The Lord of the Ring: The Return of the King: Pierre Vinet
Brian Hiatt
January 01, 2004 AT 05:00 AM EST

The plot of December 17’s ”The Lord of the Rings: The Return of the King” is hardly a secret — Hobbit lovers first learned the ending of J.R.R. Tolkien’s saga nearly 50 years ago. But it’s a sign of the fervency of the ”Rings” fan base, and of director Peter Jackson’s seemingly boundless skills, that moviegoers are awaiting the final chapter as if  the story were unfolding for the first time. And thanks to clever tweaking of the beloved books, some moments in the ”King” movie will catch even fluent Elvish speakers with their swords down. (Tread carefully: SPOILERS — though no giant spiders — lurk ahead).

HOW PRECIOUS Andy Serkis gave ”The Two Towers”’ most memorable performance (as demented, speech-impediment-suffering Ring seeker Gollum) without ever showing his face: The character was a computer-generated creation. But in ”Return of the King” the first person (well, Hobbit) seen is Serkis, in the flesh. Decked out in a greasy wig and pallid makeup, Serkis portrays Gollum in the distant past, when he was an ordinary halfling named Smeagol. The film’s opening scene shows how Smeagol first encountered the One Ring that will become his ”precious” — and why that was very bad news for his cousin Deagol.

MONSTER MASH Which is cooler: A giant man-eating spider or a horde of war-loving dead people? ”Return of the King” viewers don’t need to decide — they get both. Early in the film (in a sequence the books place in part two, ”The Two Towers”) a treacherous Gollum leads Frodo (Elijah Wood) and Sam (Sean Astin) into the clutches of the gigantic arachnid known as Shelob — whose fleshy presence is one of the trilogy’s most stunning visual effects. Later, the movie expands upon the book’s account of Aragorn (Viggo Mortensen) using an army of ghosts — the Dead Men of Dunharrow, who owe a debt to his royal ancestors — to defeat Sauron’s wicked army. Expect Eddie Murphy to pull off a similar stunt in ”Haunted Mansion 2.”

GIRL POWER Even as he populated Middle Earth with Hobbits, Orcs, and Elves, there was one exotic creature Tolkien tended to neglect: women.

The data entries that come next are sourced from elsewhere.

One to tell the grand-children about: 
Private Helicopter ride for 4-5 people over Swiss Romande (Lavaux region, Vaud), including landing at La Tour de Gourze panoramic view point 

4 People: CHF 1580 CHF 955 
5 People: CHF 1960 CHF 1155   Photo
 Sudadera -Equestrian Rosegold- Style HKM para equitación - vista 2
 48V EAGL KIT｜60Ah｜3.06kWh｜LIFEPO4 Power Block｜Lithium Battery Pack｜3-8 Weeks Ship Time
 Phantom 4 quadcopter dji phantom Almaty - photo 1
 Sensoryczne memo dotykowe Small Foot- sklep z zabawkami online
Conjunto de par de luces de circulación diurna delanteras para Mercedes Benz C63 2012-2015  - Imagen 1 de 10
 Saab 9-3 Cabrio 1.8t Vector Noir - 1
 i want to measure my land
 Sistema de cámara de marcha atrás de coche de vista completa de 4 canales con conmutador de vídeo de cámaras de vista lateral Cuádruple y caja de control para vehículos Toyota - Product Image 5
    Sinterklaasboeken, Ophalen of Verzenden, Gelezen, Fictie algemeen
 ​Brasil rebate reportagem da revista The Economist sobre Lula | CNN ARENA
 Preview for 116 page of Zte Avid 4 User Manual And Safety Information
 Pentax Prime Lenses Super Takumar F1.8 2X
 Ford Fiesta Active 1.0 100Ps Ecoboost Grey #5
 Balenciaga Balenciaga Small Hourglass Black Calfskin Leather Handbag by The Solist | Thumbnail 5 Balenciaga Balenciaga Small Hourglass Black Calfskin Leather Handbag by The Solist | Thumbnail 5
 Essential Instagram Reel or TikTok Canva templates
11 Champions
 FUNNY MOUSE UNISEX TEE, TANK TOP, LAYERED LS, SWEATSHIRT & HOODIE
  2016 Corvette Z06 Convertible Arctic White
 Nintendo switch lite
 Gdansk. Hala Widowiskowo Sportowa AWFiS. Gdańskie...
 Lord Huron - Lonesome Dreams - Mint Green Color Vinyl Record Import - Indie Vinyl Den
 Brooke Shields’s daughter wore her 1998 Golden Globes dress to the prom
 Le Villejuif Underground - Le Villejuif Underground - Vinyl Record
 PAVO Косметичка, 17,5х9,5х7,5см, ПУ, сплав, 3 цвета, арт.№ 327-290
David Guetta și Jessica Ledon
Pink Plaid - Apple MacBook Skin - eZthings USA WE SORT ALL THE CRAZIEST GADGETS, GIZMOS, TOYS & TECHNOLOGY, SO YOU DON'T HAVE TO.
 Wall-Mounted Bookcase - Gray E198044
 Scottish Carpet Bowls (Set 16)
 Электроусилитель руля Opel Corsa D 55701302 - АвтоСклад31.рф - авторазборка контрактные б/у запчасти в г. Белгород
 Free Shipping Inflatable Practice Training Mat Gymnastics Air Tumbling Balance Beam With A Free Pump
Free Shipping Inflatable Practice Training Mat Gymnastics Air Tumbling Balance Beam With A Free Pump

But in ”The Return of the King,” the brave Eowyn (Miranda Otto) is an essential figure, slaying the faceless, villainous Lord of the Nazgul. When the creature tells her that no man can harm him, she memorably replies, ”I am no man,” before smiting him with her blade. Wisely, Jackson eschewed the book’s considerably less snappy version of that dialogue: ”But no living man am I! You look upon a woman. Eowyn I am.” A woman she may be, but talk like Yoda she does.

MAGIC AND LOSS In the book, the evil wizard Saruman (played by 81-year-old actor Christopher Lee in the movies) suffers an ignoble death after the forces of good reduce him to a beggar. But the movie has an even more undignified fate in store for the magician, leaving him out of the story altogether save for a throwaway line referring to his powerlessness. Jackson had originally filmed an opening for the film that included a new fate for Saruman — meant to be more dramatic than the book’s version — but ultimately decided it was out of place. Lee’s costar, Ian McKellan, says the veteran actor shouldn’t be upset at being sliced out of the film, though: ”It will be there on the DVD, and people will be able to say to Peter, ‘You should have put it into the movie!”’

WORLD WITHOUT END Unlike, say, ”The Matrix Revolutions,” no one could accuse ”The Return of the King” of ending abruptly. While the film avoids most of the book’s lengthy epilogue (dropping a subplot about corruption in the Hobbits’ Shire), it still offers an unusual number of false endings after the climactic battle is finished. Among the seeming finales are a wedding, a coronation, a return to the Shire, and a trip with the Elves away from Middle-Earth. All that’s missing is an ”American Graffitti”/”Animal House”-style coda showing each character’s future — for that, you’ll have to turn to Appendix A of Tolkien’s novel. Really.